Forgiving Imelda Marcos: A Novel

  • By Nathan Go
  • Farrar, Straus and Giroux
  • 240 pp.

This poignant debut asks: Who’s entitled to offer absolution?

Forgiving Imelda Marcos: A Novel

Forget about the shoes.

The thousands of pairs uncovered after Imelda Marcos fled the Philippines in 1986, along with 15 mink coats, 500 formal gowns, and 900 handbags, were merely symbols of extravagance and garish taste, the lifestyle of the rich and infamous. Far worse were the billions of dollars stolen by Imelda and her husband, Ferdinand, from the Filipino people during the couple’s reign. Not to mention the cozying up to the world’s oppressive regimes, the imposing of martial law, the graft, the racketeering, and the shady circumstances surrounding the 1983 assassination of Senator Benigno Aquino, the strongest of the Marcos’ political foes.

Forgiving Imelda Marcos, the debut novel from the talented Nathan Go, immediately begs the question: Forgive her for what? And who, exactly, is privileged to forgive?

The answer lies with Lito Macaraeg, the personal chauffeur for Benigno’s widow, Corazon “Cory” Aquino, the woman who eventually defeated Ferdinand Marcos for the presidency. Reaching the end of her life, Cory asks for one more trip from Lito, a journey from Manila to Baguio City for a rendezvous with Imelda to seek a moment of redemption between the two women most responsible for the modern state of the Philippines.

At the time the novel begins, Lito is running out of time. Alone and dying in a hospital, he reaches out to his estranged journalist son in America, promising him a “scoop” beneficial to his career, and shares through a series of letters the story of the drive with Cory Aquino and the secret meeting between the two old rivals, the oligarch and the reformer. Notionally a gift to his prodigal son, Lito’s letters soon expand and digress into the tale of his hardscrabble life; the role of his own largely neglectful father; the circuitous journey Lito took from a communist-guerrilla commune in the mountains to being taken in as a young man by the Aquinos; how he met his son’s mother; and, ultimately, the consequences of his lifetime separation from his child.

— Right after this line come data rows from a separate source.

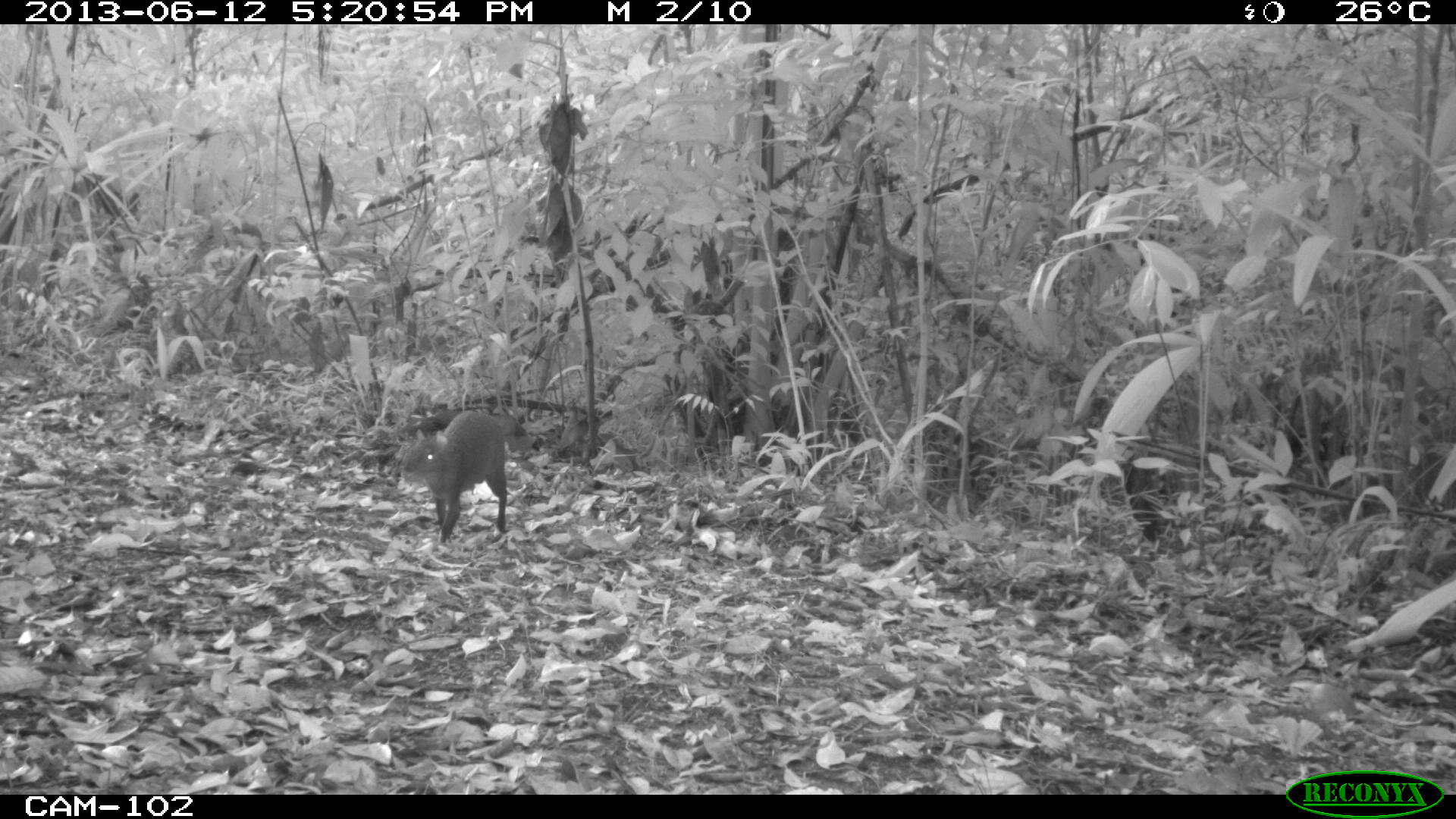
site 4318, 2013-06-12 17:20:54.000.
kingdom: Animalia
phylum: Chordata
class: Mammalia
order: Rodentia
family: Dasyproctidae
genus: Dasyprocta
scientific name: Dasyprocta punctata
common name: central american agouti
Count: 1.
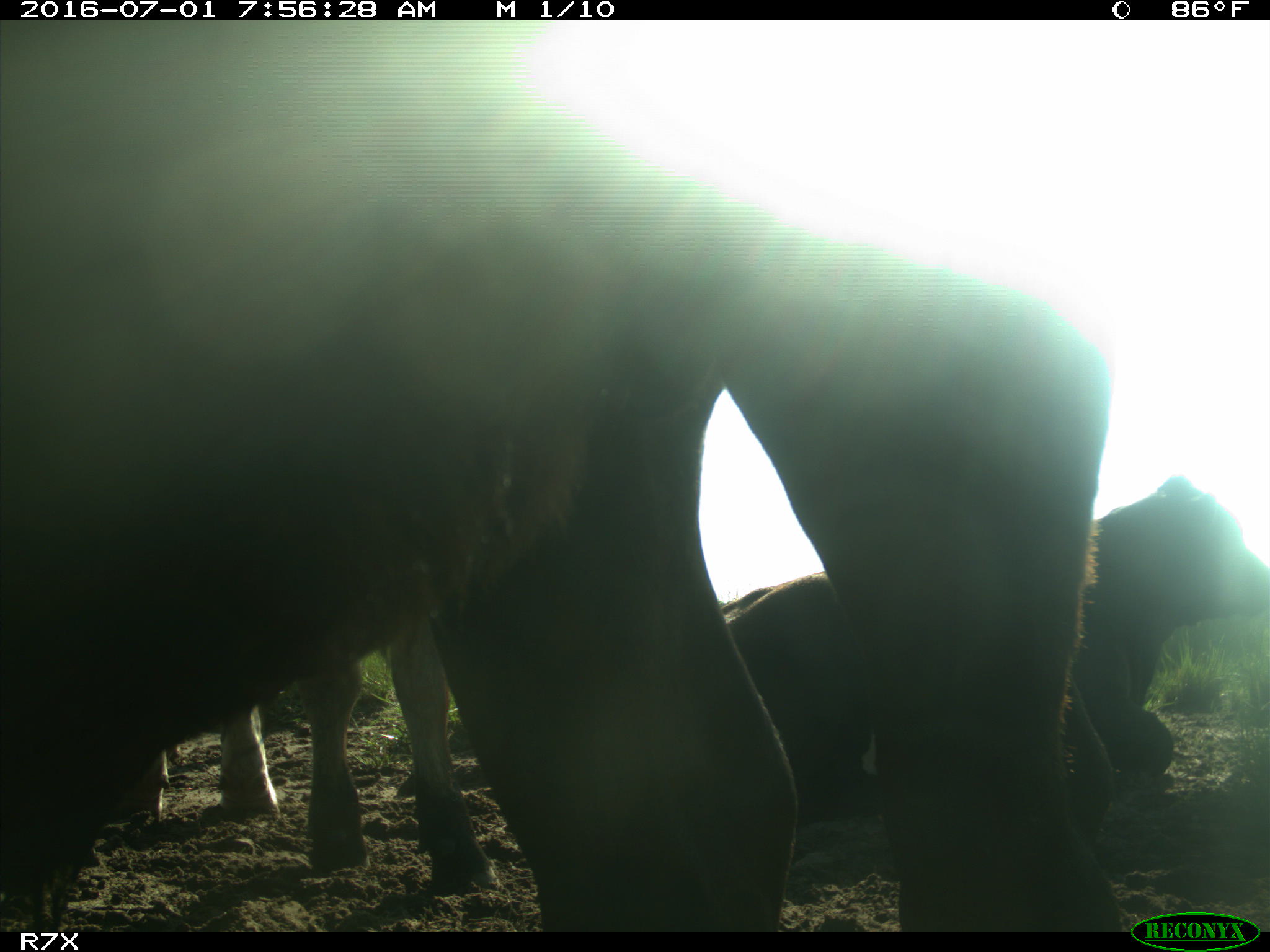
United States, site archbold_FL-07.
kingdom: Animalia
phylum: Chordata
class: Mammalia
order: Artiodactyla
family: Bovidae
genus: Bos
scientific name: Bos taurus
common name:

The two narrative strands weave together to form a kind of meditation on love and redemption, personal and national grief, and fathers and sons forsaken and restored. Cory’s pilgrimage to confront Imelda propels the novel, giving it a picaresque delight. They stop for burgers and fries, teasing each other with walrus tusks. The car breaks down and threatens an appointment. They visit a local church and are enthralled by its choir.

Set against the build-up of the journey is the discursive tale of Lito’s life, his education, and his disappointment with himself, all told with dollops of speculation and longing for some greater meaning to it all. At times, his confessions come across as a heavy burden to lay upon a son — especially one who has been largely abandoned — and feel like something between a penance and a justification for that son being a lot like his old man.

Recipient of the 2017-2018 T.K. Wong Fellowship and a former PEN America Emerging Voices fellow, Go doesn’t shy away from the hard questions asked by his characters. He’s following a convention in historical fiction, writing from the point of view of a figure at the periphery of well-known and very real people telling it aslant. And he’s familiar, as well, with the challenges of the epistolary novel, a monological one at that.

We are asked to believe that Lito can craft such an intricate structure with poetic, sophisticated language. For a self-educated man, he has an impressive understanding of literary tropes (one might think he should be a writer), and his letters often go places letters rarely do in recapturing dialogue and scene. But these are mere fillips; forgive one, forgive all. I resisted for a long time, but the charming Lito and Cory won me over.

The author writes with a confidence, willing to pause for the philosophical considerations he provokes. Fortunately, the car journey is never far away, and Go leavens the existential bits of the story with quiet beauty and insights into a culture about which most Americans have only the foggiest of notions. The real tragedy of the excesses of the Marcos regime is the long poverty and terrible injustices it inflicted on the lives of ordinary Filipinos; in these subdued, descriptive passages, Go writes like a redemptive angel.

There’s even a big surprise in the end for Cory and Imelda, one that may require the reader’s forgiveness, or at the very least, their understanding and indulgence. Perhaps that’s all anyone can ask for.

Keith Donohue is the author of The Stolen Child and four other novels.